Richard D. Adams stepped down from the Tuscaloosa city school board after two decades of service.

The Alabama gymnastics team would start the 2005 season ranked fourth.

The Crimson Tide football team was back at practice to prepare for the Music City Bowl against Minnesota on Dec. 31.

Five years ago this week

Officials were scrambling to save the New Era Cap manufacturing plant in Demopolis and its 355 jobs.

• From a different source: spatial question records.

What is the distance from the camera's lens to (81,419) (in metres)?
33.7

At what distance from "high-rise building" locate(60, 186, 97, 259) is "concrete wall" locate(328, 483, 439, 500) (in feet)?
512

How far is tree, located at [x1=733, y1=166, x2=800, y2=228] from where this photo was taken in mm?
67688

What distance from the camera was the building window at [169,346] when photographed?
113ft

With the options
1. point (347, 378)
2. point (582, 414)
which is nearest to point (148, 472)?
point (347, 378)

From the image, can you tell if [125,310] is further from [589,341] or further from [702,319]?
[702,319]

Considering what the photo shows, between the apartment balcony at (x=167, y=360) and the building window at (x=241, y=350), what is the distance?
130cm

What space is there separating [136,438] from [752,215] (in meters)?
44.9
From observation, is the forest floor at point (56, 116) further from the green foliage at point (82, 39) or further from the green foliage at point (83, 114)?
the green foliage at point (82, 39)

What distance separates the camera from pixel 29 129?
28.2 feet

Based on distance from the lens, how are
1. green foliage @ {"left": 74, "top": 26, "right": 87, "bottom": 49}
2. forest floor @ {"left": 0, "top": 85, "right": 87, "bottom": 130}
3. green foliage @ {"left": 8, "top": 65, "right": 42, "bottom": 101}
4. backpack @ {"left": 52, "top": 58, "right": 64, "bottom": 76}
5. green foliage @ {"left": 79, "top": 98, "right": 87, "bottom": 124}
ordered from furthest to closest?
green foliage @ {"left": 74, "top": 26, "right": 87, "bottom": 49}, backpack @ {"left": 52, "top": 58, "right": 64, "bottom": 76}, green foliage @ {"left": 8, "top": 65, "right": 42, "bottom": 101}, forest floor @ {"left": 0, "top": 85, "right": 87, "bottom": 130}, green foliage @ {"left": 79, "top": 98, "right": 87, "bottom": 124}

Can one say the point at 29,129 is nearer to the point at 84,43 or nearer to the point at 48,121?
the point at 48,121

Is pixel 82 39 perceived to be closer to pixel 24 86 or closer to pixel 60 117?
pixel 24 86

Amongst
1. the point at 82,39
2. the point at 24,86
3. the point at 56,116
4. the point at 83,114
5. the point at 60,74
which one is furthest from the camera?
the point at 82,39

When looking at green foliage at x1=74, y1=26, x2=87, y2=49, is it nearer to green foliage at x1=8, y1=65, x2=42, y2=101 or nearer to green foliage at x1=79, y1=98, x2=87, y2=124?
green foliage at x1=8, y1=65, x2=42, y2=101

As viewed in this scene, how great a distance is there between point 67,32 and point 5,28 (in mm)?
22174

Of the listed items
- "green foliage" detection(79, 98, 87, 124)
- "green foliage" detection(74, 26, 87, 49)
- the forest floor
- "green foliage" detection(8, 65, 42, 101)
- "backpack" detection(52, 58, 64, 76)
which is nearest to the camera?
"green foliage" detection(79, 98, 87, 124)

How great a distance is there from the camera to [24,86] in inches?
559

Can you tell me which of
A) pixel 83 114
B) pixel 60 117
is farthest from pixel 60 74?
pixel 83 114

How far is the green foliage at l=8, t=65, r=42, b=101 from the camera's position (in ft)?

The Tuscaloosa City Council voted unanimously to enter into a 20-year lease agreement with Christ Episcopal Church for the Spiller Building. The city would renovate the vacant building into the region’s first cultural arts center and preserve one of the area’s oldest structures.

The Tuscaloosa Police Department, along with the FBI and the Shelby County Sheriff’s Department, opened an undercover pawnshop in Alberta from April to November, recovering about $40,000 in stolen items.

Proration forced the two-year college system to increase tuition. The cost of attending classes at Shelton State Community College and Bevill State Community College would rise nearly 20 percent in the following two years to $111 per credit hour by the fall of 2011.

The Holt street where blues great Johnny Shines lived for more than 30 years was renamed in his honor.

One year ago this week

Alabama quarterback AJ McCarron was the Heisman trophy runner-up.

Mercedes held a grand opening for the new Mercedes-Benz Logistics Center, a $70 million facility designed to streamline logistics operations and support and receiving, handling and sequencing of parts.

Salvation Army Red Kettle donations were down

50 percent; officials blamed the shorter Christmas shopping season caused by a late Thanksgiving.

The Tuscaloosa City Council approved a $16.57 million incentive policy to benefit a new retail shopping center to be built in the former Cedar Crest neighborhood.

Travis Parker, the longtime division chief of Tuscaloosa’s Emergency Medical Services and spokesman at Tuscaloosa Fire and Rescue Service, retired after serving in the department for 27 years.

Compiled by retired News librarian Betty Slowe.